Encouraging mindfulness speaks to a challenge of this generation, she said: “How are we going to put aside our cell phone and be really present?”

The Moriah School in Englewood sent five representatives to the positive psychology workshop.

“We plan on integrating many facets of the program into our social emotional curricula, as well as highlight essential attributes in Rosh Chodesh school spirit programming,” said Dr. Eva Lazar-Sultanik, Moriah’s assistant principal for student life.

“This program has the potential to be expanded into a school-wide curricula, with a parenting component,” she said.

Goldstein noted that some core principles of positive psychology, such as empathy and gratitude, are part of the kindergarten curriculum — but the discussion doesn’t always continue.
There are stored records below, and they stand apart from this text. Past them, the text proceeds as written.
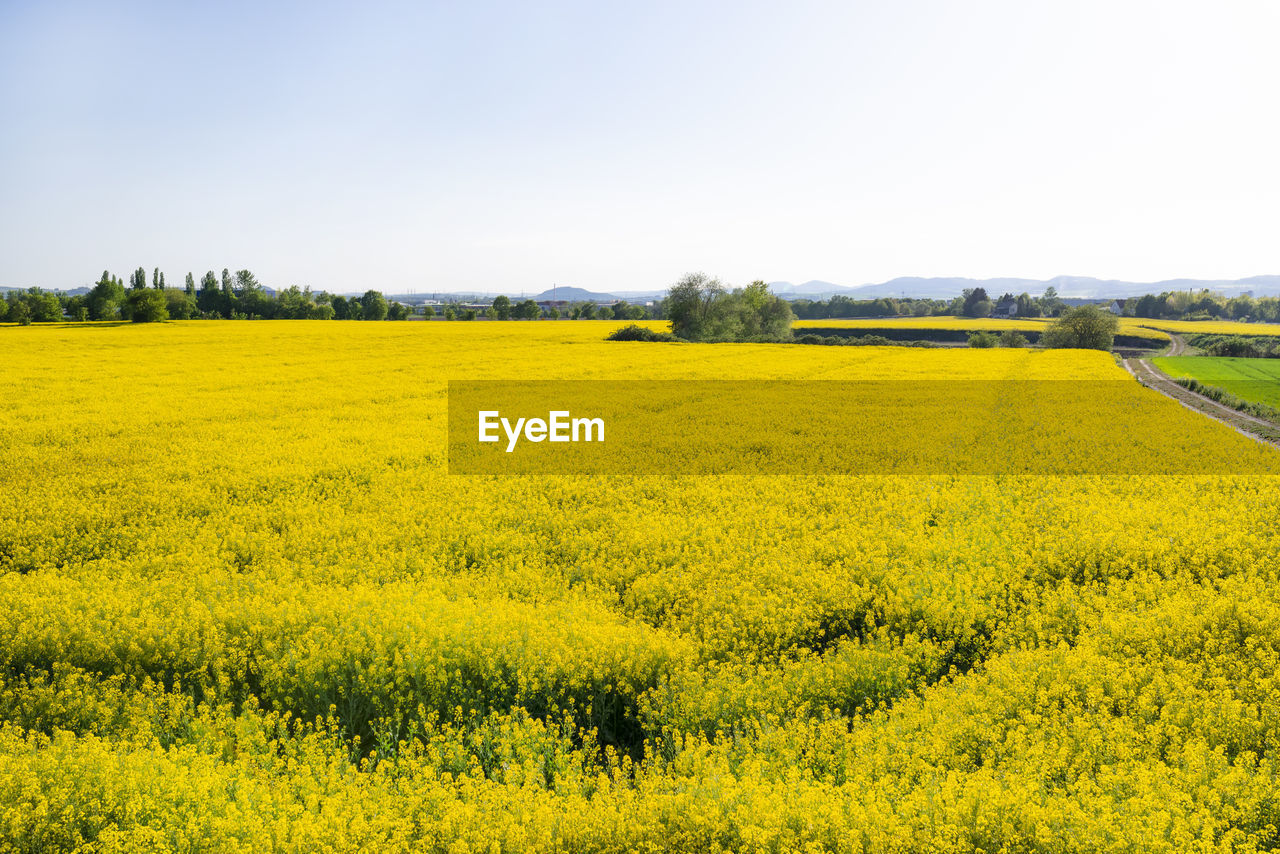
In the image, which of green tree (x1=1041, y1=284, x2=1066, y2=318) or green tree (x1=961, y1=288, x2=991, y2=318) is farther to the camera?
green tree (x1=961, y1=288, x2=991, y2=318)

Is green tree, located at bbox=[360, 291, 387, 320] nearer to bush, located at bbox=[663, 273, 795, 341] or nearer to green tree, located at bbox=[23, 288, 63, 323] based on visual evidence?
green tree, located at bbox=[23, 288, 63, 323]

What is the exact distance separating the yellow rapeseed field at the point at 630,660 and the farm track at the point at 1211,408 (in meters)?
12.6

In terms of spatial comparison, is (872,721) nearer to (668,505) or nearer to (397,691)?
(397,691)

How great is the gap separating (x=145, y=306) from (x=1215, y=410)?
72480mm

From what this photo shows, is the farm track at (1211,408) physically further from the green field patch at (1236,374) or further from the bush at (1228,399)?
the green field patch at (1236,374)

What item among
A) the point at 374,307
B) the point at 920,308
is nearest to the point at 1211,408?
the point at 374,307

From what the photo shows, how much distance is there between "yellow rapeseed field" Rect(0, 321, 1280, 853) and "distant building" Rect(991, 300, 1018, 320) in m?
144

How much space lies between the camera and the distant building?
458ft

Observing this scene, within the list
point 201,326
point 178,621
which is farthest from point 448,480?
point 201,326

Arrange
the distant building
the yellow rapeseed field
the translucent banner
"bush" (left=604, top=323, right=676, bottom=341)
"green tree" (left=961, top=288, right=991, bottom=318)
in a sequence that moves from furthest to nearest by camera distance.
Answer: the distant building
"green tree" (left=961, top=288, right=991, bottom=318)
"bush" (left=604, top=323, right=676, bottom=341)
the translucent banner
the yellow rapeseed field

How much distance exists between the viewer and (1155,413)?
20.4 metres

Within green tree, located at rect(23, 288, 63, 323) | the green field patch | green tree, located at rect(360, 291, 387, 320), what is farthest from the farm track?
green tree, located at rect(360, 291, 387, 320)

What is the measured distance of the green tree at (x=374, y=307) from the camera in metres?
92.4

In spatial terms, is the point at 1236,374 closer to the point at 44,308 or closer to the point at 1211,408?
the point at 1211,408
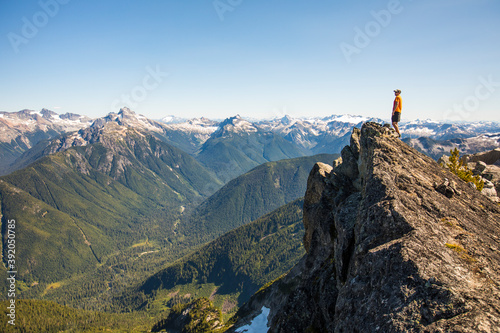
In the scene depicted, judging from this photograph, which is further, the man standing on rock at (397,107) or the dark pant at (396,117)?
the dark pant at (396,117)

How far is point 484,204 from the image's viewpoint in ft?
82.4

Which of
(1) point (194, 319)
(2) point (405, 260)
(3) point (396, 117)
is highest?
(3) point (396, 117)

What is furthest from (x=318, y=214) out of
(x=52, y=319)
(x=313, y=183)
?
(x=52, y=319)

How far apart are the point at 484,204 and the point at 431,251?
16.7 metres

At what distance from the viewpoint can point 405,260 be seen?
1394 centimetres

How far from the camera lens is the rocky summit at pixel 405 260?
12.3m

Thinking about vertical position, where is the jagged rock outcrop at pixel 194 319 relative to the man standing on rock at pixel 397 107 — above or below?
below

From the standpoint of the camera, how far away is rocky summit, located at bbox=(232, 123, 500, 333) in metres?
12.3

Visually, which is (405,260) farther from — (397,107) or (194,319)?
(194,319)

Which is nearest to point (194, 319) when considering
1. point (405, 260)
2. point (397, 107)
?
point (397, 107)

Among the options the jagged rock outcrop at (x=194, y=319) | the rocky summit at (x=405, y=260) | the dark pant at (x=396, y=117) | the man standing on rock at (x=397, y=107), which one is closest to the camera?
the rocky summit at (x=405, y=260)

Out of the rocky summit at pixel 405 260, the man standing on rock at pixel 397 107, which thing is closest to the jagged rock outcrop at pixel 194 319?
the rocky summit at pixel 405 260

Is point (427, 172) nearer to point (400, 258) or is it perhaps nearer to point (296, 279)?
point (400, 258)

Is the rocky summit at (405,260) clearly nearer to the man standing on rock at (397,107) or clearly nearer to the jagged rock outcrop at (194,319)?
the man standing on rock at (397,107)
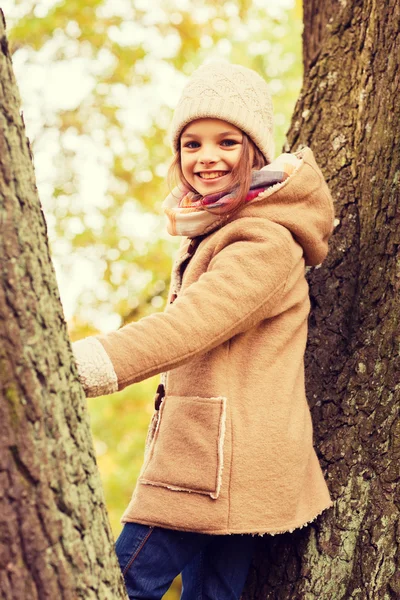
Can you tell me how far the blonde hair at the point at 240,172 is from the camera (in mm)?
2008

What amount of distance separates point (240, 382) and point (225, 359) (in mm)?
74

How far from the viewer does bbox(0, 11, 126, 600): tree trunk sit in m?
1.24

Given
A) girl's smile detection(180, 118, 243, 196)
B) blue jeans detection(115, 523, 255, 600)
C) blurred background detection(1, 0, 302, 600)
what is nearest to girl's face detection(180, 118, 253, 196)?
girl's smile detection(180, 118, 243, 196)

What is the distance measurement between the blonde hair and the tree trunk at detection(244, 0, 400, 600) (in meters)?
0.45

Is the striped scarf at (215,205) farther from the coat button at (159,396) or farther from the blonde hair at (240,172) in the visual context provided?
the coat button at (159,396)

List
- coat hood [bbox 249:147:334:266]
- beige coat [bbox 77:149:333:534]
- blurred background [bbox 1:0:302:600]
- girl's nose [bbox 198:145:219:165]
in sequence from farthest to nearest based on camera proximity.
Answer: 1. blurred background [bbox 1:0:302:600]
2. girl's nose [bbox 198:145:219:165]
3. coat hood [bbox 249:147:334:266]
4. beige coat [bbox 77:149:333:534]

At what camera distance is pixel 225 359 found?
77.0 inches

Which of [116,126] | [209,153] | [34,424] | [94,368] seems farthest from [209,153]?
[116,126]

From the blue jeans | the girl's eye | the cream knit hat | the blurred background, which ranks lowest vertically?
the blue jeans

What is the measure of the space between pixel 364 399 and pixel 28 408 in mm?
1219

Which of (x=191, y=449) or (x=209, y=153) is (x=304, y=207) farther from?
(x=191, y=449)

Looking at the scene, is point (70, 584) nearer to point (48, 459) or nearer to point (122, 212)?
point (48, 459)

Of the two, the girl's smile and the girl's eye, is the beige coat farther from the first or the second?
the girl's eye

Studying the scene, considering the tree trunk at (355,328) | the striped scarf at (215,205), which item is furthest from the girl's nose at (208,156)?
the tree trunk at (355,328)
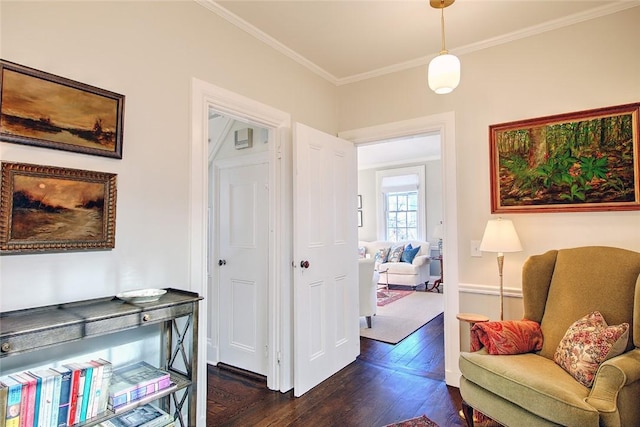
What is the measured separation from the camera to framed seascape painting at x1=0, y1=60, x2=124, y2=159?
4.80 ft

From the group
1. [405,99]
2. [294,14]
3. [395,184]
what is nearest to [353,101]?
[405,99]

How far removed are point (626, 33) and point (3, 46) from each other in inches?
136

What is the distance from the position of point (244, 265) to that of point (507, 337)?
2072 mm

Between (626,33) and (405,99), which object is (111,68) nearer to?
(405,99)

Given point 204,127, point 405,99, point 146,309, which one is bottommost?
point 146,309

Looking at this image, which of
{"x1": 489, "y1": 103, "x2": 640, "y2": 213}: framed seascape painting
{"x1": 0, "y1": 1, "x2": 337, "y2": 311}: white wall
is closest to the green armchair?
{"x1": 489, "y1": 103, "x2": 640, "y2": 213}: framed seascape painting

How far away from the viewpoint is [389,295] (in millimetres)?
6352

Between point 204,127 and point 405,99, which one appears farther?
point 405,99

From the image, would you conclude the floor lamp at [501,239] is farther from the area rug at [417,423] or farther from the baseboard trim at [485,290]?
the area rug at [417,423]

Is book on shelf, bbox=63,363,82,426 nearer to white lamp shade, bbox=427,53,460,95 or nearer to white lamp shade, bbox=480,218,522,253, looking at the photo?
white lamp shade, bbox=427,53,460,95

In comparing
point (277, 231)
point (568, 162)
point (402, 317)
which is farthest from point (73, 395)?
point (402, 317)

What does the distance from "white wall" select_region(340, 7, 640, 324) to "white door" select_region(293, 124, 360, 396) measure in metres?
0.83

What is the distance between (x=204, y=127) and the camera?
7.34 ft

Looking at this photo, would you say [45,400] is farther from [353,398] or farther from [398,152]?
[398,152]
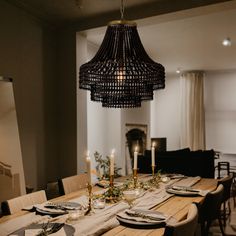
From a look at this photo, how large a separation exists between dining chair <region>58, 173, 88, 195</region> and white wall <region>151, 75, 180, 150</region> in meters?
5.96

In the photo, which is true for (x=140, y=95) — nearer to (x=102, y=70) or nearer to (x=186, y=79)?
(x=102, y=70)

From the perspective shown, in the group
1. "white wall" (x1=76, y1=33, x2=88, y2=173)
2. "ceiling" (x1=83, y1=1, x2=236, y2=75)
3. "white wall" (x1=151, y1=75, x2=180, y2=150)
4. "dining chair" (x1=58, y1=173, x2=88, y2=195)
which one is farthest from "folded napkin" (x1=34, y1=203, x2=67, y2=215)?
"white wall" (x1=151, y1=75, x2=180, y2=150)

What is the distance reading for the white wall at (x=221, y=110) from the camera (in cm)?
809

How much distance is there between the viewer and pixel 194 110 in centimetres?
812

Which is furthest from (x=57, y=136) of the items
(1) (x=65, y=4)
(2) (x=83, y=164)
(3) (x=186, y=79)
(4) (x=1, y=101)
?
(3) (x=186, y=79)

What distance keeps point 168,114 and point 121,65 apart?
268 inches

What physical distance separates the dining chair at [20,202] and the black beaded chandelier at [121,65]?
908 mm

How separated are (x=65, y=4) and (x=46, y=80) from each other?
3.33 feet

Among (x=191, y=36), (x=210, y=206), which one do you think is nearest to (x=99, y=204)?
(x=210, y=206)

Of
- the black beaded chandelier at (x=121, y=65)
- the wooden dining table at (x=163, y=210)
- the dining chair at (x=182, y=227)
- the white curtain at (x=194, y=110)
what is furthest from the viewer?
the white curtain at (x=194, y=110)

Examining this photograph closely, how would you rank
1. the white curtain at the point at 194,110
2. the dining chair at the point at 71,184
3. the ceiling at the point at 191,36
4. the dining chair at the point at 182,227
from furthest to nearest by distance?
the white curtain at the point at 194,110 < the ceiling at the point at 191,36 < the dining chair at the point at 71,184 < the dining chair at the point at 182,227

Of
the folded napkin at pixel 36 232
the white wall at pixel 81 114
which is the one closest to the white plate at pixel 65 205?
the folded napkin at pixel 36 232

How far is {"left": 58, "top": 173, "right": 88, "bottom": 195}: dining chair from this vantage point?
2.82 m

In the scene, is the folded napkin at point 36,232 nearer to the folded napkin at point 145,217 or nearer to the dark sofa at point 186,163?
the folded napkin at point 145,217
“One of the reasons you send your kids to Jewish day school is because you want them to learn derech eretz,” Kustanowitz said. While the focus on positive psychology in the seventh grade prayer curriclum is new, for several years the school has focused on “middat hachodesh” — a value of the month — and Kustanowitz has been selecting those values based on positive psychology.

“We know that people who are altruistic are happier and have more satisfaction in their lives,” she said. So during the Hebrew month of Kislev (which includes Chanukah), she has the school focus on the value of giving — tzedakah.

“We need to make sure the framework of Chanukah is about giving” rather than receiving, she said.

“In the month of Adar we talk about the value of joy. It’s a mitzvah in the month of Adar to be joyful. How do we cultivate joy? What are the things that make us joyful?”

“We’ve been working on positive psychology for a few years now,” Kustanowitz said. The cooperation with Maytiv “is pushing us for the next step.”

Meanwhile, Goldstein returned to Israel enthusiastic about the American Jewish educators she met.

“I was struck by how non-cynical everyone was,” she said. “It was very inspiring and very striking.”

Participants in last month’s seminar are keeping in touch and brainstorming how to bring the ideas to their schools.

“Once we have a group of schools that is really committed to launching these kinds of programs in their curriculum, we will — God willing — be launching a research track” to measure the results, Goldstein said.